C’est ce qu’ont fait, au Québec, les équipes des émissions En direct de l’univers, Les enfants de la télé (à Radio-Canada) et La vraie nature (à TVA). En annulant la participation de Bruel, en tournée de promotion de son nouvel album, elles ont pris une décision sage, prudente et raisonnable.

On n’aurait pas tort de conclure que cette histoire témoigne du décalage, voire du schisme qui sépare les cultures européenne et nord-américaine en matière d’inconduite sexuelle. Il semble en effet y avoir deux poids, deux mesures. Pour des allégations semblables, les animateurs Jian Ghomeshi et Éric Salvail ont été suspendus par leur employeur, avant même que des accusations soient portées.

Depuis la mi-août, une vingtaine de femmes ont accusé aux États-Unis le ténor espagnol Placido Domingo de harcèlement sexuel depuis la fin des années 80. Sans attendre les résultats d’une enquête, Domingo a été suspendu de l’Opéra de Los Angeles, dont il est directeur général depuis 2003. Ses prestations ont été annulées au Metropolitan Opera de New York et à l’orchestre de Philadelphie, deux institutions dont le chef est le Montréalais Yannick Nézet-Séguin.

Le mouvement #metoo ne semble pas avoir le même poids ni la même résonance des deux côtés de l’Atlantique. Il y a toutefois des exceptions. Non seulement Patrick Bruel a-t-il repris sa tournée française — après une pause de cinq semaines —, mais encore ses spectacles au Québec sont toujours prévus la semaine prochaine, au Centre Bell et au Centre Vidéotron.

Le spectacle […] au Centre Bell aura lieu étant donné qu’il s’agit d’allégations et non d’accusations dont fait l’objet M. Bruel. Cependant, evenko prend cette situation très sérieusement et portera attention aux développements, s’il y a lieu.

evenko

Je veux bien accepter qu’il y ait une différence importante entre des allégations et des accusations. Patrick Bruel peut bien sûr se donner en spectacle si ça lui chante. Il « a le droit de faire ça » (scusez-la). Je peux, de mon côté, m’étonner de la désinvolture avec laquelle il s’apprête à chanter devant des milliers de spectateurs — parmi lesquels, sans doute, une majorité de femmes — dans les deux plus grands amphithéâtres du Québec.

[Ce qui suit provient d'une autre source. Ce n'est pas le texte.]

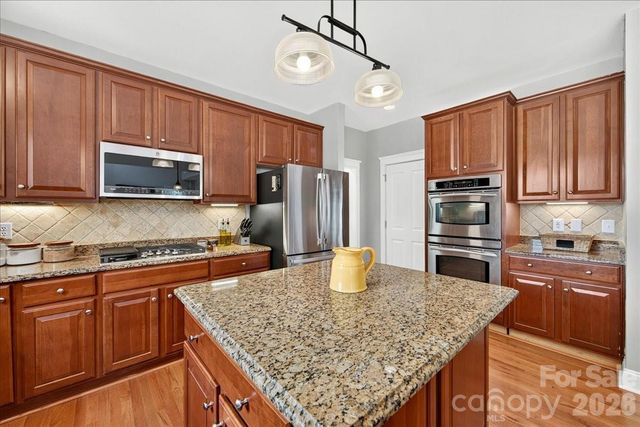 15054 Northgreen Drive, Huntersville, NC 28078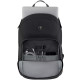 16'' Laptop Backpack Crango Wenger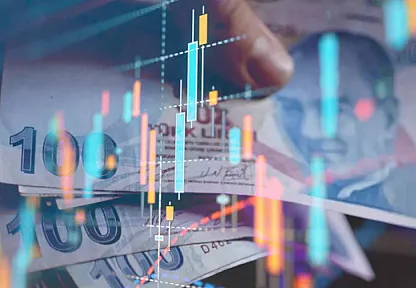 TÜİK, Temmuz 2025 enflasyon rakamlarını açıkladı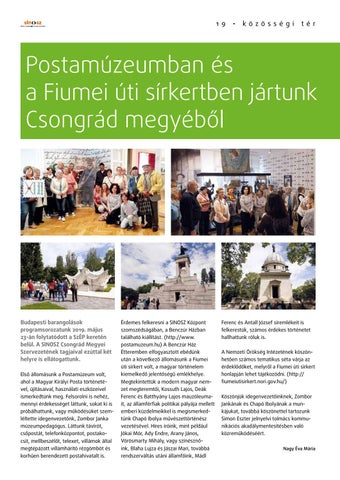 Page 19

En France, devant des salles combles, Bruel ne mentionne jamais « l’affaire ». Il se comporte comme s’il s’agissait d’un mirage ou d’une vue de l’esprit. Comme si les témoignages de ses présumées victimes ne comptaient pour rien. Qu’elles ne valaient même pas la peine d’être entendues.

Il me semble qu’en pareilles circonstances, la chose la plus responsable à faire — j’oserais dire, la plus décente — serait pour Patrick Bruel de faire profil bas, en attendant que sa situation soit clarifiée. De s’éclipser momentanément de l’espace public pendant que se dénoue l’affaire devant la police ou les tribunaux. De cesser de nourrir ses réseaux sociaux. De s’abstenir de donner des entrevues et de faire la promotion de son album. De suspendre sa tournée.

Si Bruel n’a rien à se reprocher, ainsi qu’il le prétend, il sera toujours temps pour lui de revenir donner ses spectacles à Montréal et à Québec plus tard, afin de se faire acclamer par un public indéfectible. Est-ce trop lui demander ? Au nom de femmes qui estiment avoir été agressées, harcelées ou maltraitées par lui ? Il semble bien que oui.